### Page excerpt:
--------------------------------

# Herfabomber strikes again!!!



## FWTX (Feb 9, 2011)

DISTURBING NEWS&#8230;

I received a flat rate - after opening cautiously I removed the contents&#8230; 

A finger baggie with five torpedoes, a folded note with "Unfold Me" written on it, and an envelope stating "OPEN ME"











I unfolded the note and quickly glanced at the signature - it was THE HERFABOMBER - who we all know is Pete ouirknotamuzd










I cautiously opened the envelope to find these&#8230;









O.M.G. - ISOMs - WOOOO HOOOOOOO !!!!!!!!!!!!!! :woohoo:
I quickly checked for signs of beetle infestation - luckily they were clean, thank goodness.










I began the lengthy, complicated, but very scientific process of determining which factory band went with which torp.

--------------------------------

### Goals:
- A) Reproduce the part of the Herfabomber forum post between "I cautiously opened" and "clean, thank goodness.", inclusive.
- B) Pick up the Herfabomber forum post after its last sentence and keep writing it.
The records come from a separate, unrelated source.

### Provided data:
--------------------------------

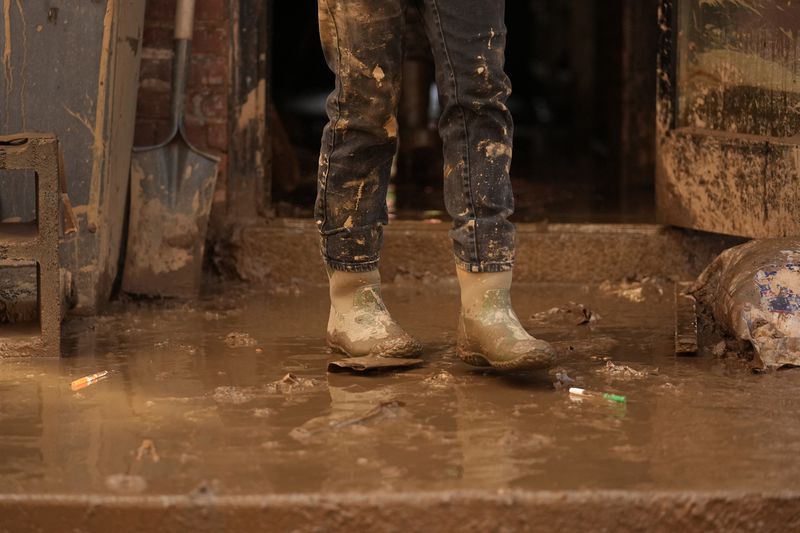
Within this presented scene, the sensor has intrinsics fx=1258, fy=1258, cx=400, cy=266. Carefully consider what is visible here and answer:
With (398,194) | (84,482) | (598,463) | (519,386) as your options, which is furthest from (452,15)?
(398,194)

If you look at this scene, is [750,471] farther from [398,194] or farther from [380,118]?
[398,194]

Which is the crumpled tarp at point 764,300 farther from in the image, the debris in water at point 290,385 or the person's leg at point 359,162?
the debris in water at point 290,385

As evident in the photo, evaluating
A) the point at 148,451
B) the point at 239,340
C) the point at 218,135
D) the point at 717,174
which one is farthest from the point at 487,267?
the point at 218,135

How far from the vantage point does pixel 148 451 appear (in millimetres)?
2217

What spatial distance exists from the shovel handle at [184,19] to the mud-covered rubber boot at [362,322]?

--------------------------------

### Outputs in order:
- A)
I cautiously opened the envelope to find these&#8230;









O.M.G. - ISOMs - WOOOO HOOOOOOO !!!!!!!!!!!!!! :woohoo:
I quickly checked for signs of beetle infestation - luckily they were clean, thank goodness.

- B)
After 20 straight hours of non-stop analysis I finally made my determination - it was greatly complicated 
by the fact that all five factories apparently have the exact same wrapper, binder, vitola, etc. for torps. I've got to hand it to the Cuban 
rollers are super consistent&#8230;

*Well here they are all dressed and ready to go to the party!!!*










*CAN'T THANK YOU ENOUGH FOR THE CCs PETE HERFABOMBER* formerly known as ouirknotamuzed!!!


----------



## max gas (Apr 11, 2011)

Congrats on figuring out the herfabombers identity, Ken. Those are some good looking sticks. How do we know that those aren't 5 house sticks from his local B&M and he sent along bands from sticks that he's smoked? 

Enjoy those sticks, you deserve them for cracking the case. Nice hit Pete.


----------



## Rock31 (Sep 30, 2010)

Very nice, love the pictures!


----------



## Oldmso54 (Jul 31, 2010)

Great Target - Great Hit & The Herfabomber lives on!!


----------



## NoShhhSherlock (Mar 30, 2011)

Nice!! Enjoy brother! :tu


----------



## l330n (Mar 24, 2011)

NiCE! :rofl:


----------



## Tan18_01 (Jun 2, 2011)

Very nice.
Those are some mighty fine sticks.


----------



## Oldmso54 (Jul 31, 2010)

I do just have to throw this out there = Does anyone else find it odd that Ken always has the "scream" mask on in all his pics??? :der:


----------



## max gas (Apr 11, 2011)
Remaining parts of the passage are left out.